Para atender às aplicações avançadas em dispositivos de alta tecnologia,
os cientistas de materiais estão focando no design de vidros com propriedades
personalizadas, utilizando recursos computacionais como aprendizado de máquina
(machine learning). No entanto, isso depende de dois
fatores críticos: criar bases de dados abrangentes e confiáveis; e definir
parâmetros estruturais que considerem a complexa natureza físico-química do
vidro e suas propriedades funcionais. É aqui que entra o estudo em pauta.
“Há uma
classe de óxidos, chamados de intermediários, que desempenha papel estratégico
nesse novo momento tecnológico. Eles não formam vidro sob condições-padrão de
resfriamento em laboratório. Mas, na presença de outros óxidos, podem
contribuir positivamente, compondo pontes de oxigênio e conferindo ao vidro
formado propriedades de interesse. É o caso do óxido de nióbio”, afirma
Bradtmüller.

§

**QUESTÕES PROPOSTAS:**
(a) Resuma em duas frases o trecho sobre o design de vidros.
(b) Prossiga com o trecho sobre vidros e óxidos intermediários, começando logo após a sua última frase.

**SEÇÃO DE DADOS:**
§

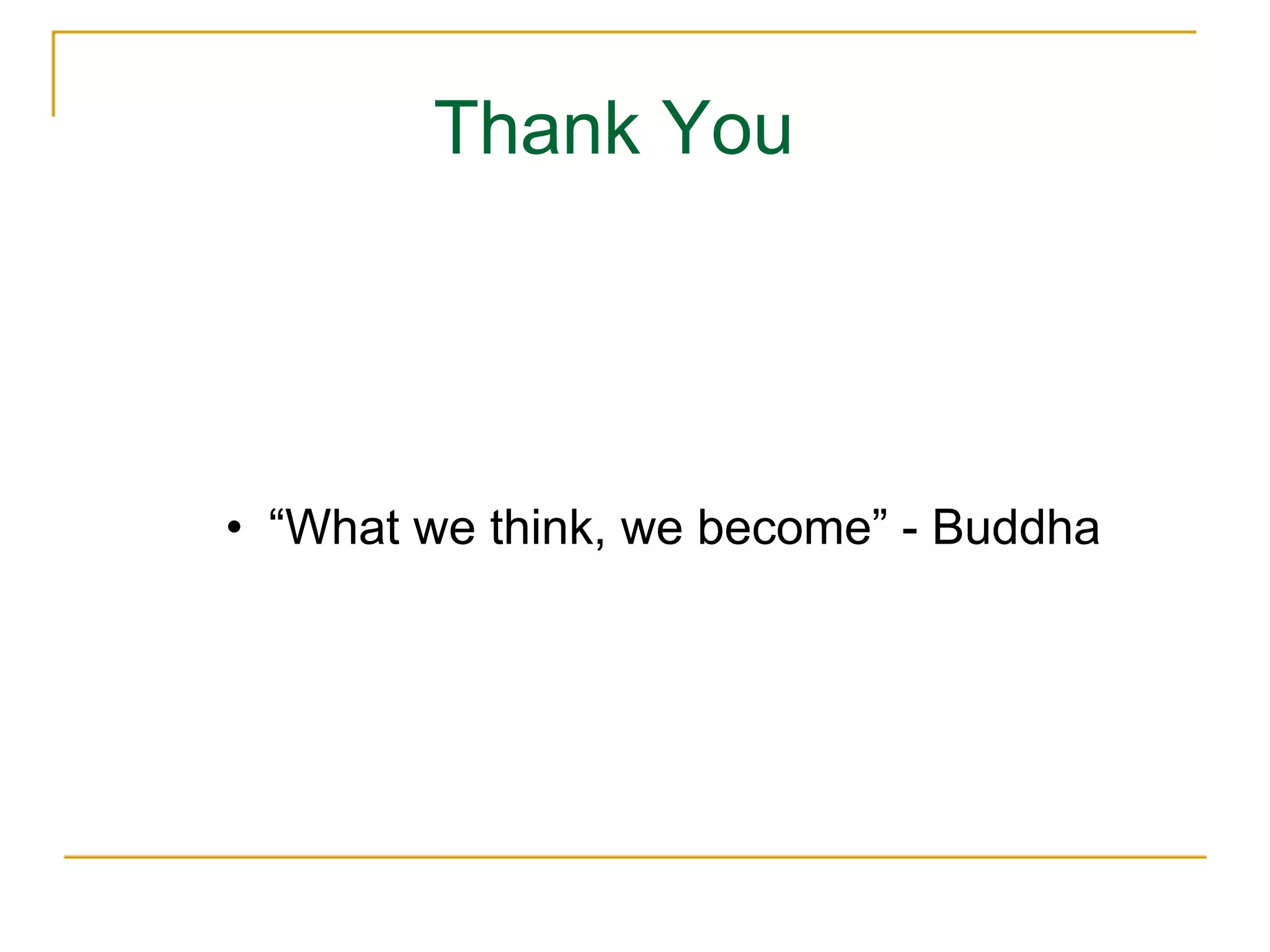 Thank You

• “What we think, we become” - Buddha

§

**RESPOSTAS EM ORDEM:**
(a) Para atender a aplicações em dispositivos de alta tecnologia, cientistas de materiais buscam projetar vidros com propriedades personalizadas usando recursos computacionais como o aprendizado de máquina, o que depende de bases de dados abrangentes e confiáveis e de parâmetros estruturais que considerem a complexa natureza físico-química do vidro. Segundo Bradtmüller, os óxidos intermediários, como o óxido de nióbio, não formam vidro sob condições-padrão de resfriamento em laboratório, mas, na presença de outros óxidos, podem compor pontes de oxigênio e conferir ao vidro propriedades de interesse.

(b)
Os vidros
contendo nióbio (Nb) são valorizados por suas propriedades ópticas não
lineares, com aplicações potenciais em dispositivos optoelétricos, bem como por
suas propriedades mecânicas, sendo utilizados na confecção de materiais
bioativos. “Apesar de vários estudos com Nb2O5 já terem sido conduzidos, o
papel estrutural do nióbio permanecia obscuro, principalmente devido à falta de
dados sistemáticos de caracterização espectroscópica. Foi essa lacuna de
conhecimento que preenchemos com o nosso estudo”, pontua Bradtmüller.
E explica:
“Por meio da espectroscopia, descobrimos que a adição de nióbio causa uma
‘polimerização’ da rede de silício-oxigênio (Si-O), ou seja, um aumento na
conectividade dos elementos componentes do vidro. Isso esclareceu o papel do
nióbio como ‘formador de rede’. Além disso, e este foi outro destaque da
pesquisa, demonstramos que uma nova técnica de RMN, que desenvolvemos em 2020
usando outros materiais, é aplicável em vidros. Essa técnica, chamada de
W-RESPDOR, possibilita medir as distâncias entre dois elementos, no caso, o
lítio (Li) e o nióbio (Nb), sendo este último um núcleo desafiador, antes
impossível de medir com técnicas semelhantes”.
O
pesquisador conta que a modelagem computacional permitiu descobrir que, em vidros
baseados em sílica, na escala de 5 a 10 nanômetros, os íons de lítio se
distribuem de forma randômica, enquanto o nióbio tende a formar aglomerados em
altos teores de Nb2O5. Segundo ele, esse tipo de arranjo estrutural jamais
havia sido reportado na literatura, representando uma contribuição original da
pesquisa.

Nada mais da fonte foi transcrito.